Certaines scènes sont absolument hilarantes comme celle où Thomas, en session de formation chez Pole emploi, doit apprendre à bien se présenter lors d’un entretien d’embauche ou la scène du repas où les trois amants s’incrustent littéralement chez des gens pour simuler un repas de famille. Olivier Saladin et Claire Nadeau sont formidables et donnent lieu à un moment de comédie jubilatoire.

Tous les dialogues du film sont d’ailleurs le fruit d’une longue série d’improvisations qui a servi de matière à l’écriture du film. Jean-Christophe Meurisse cherche à travers l’improvisation à mieux capter le réel, la fragilité des êtres, ce qui les lie et les délie “pour de vrai“.

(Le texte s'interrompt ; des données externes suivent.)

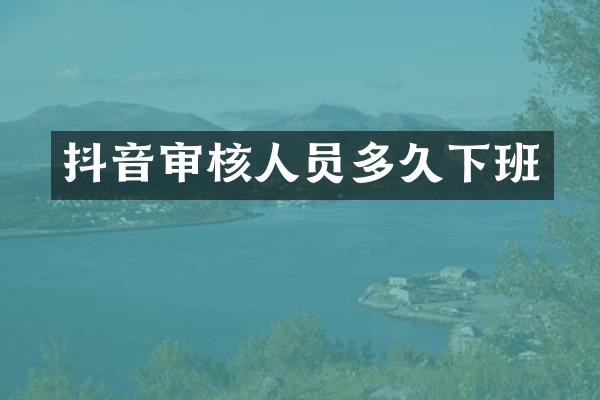 抖音审核人员多久下班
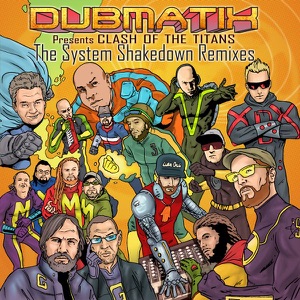 Presents Clash of the Titans (The System Shakedown Remixes)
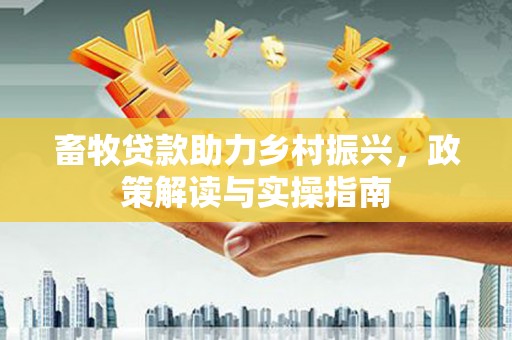 和田畜牧贷款助力乡村振兴，政策解读与实操指南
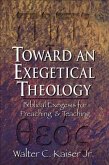 Toward an Exegetical Theology (eBook, ePUB)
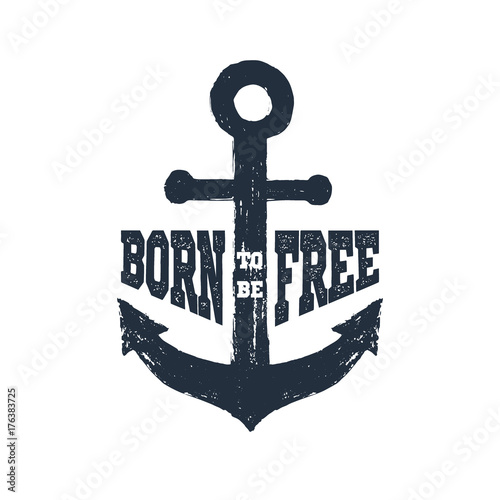 Hand drawn nautical badge with textured anchor vector illustration and "Born to be free" inspirational lettering.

C’est peut être là l’une des explications des faiblesses du film qui s’est écrit au fur et à mesure et qui manque un peu de ciment entre les “sketches“. Du coup, on rit beaucoup mais on s’ennuie aussi parfois. On aimerait être embarqué dans cette folie douce, courir dans les rayons d’un supermarché et rencontrer une autruche, délivrer le Christ de sa croix et se mettre sur les genoux de Claire Nadeau mais on regrette d’avoir parfois le sentiment d’être laissé de côté dans ce désordre. A force de vouloir nous plonger en apnée, on finit par remonter un peu trop vite.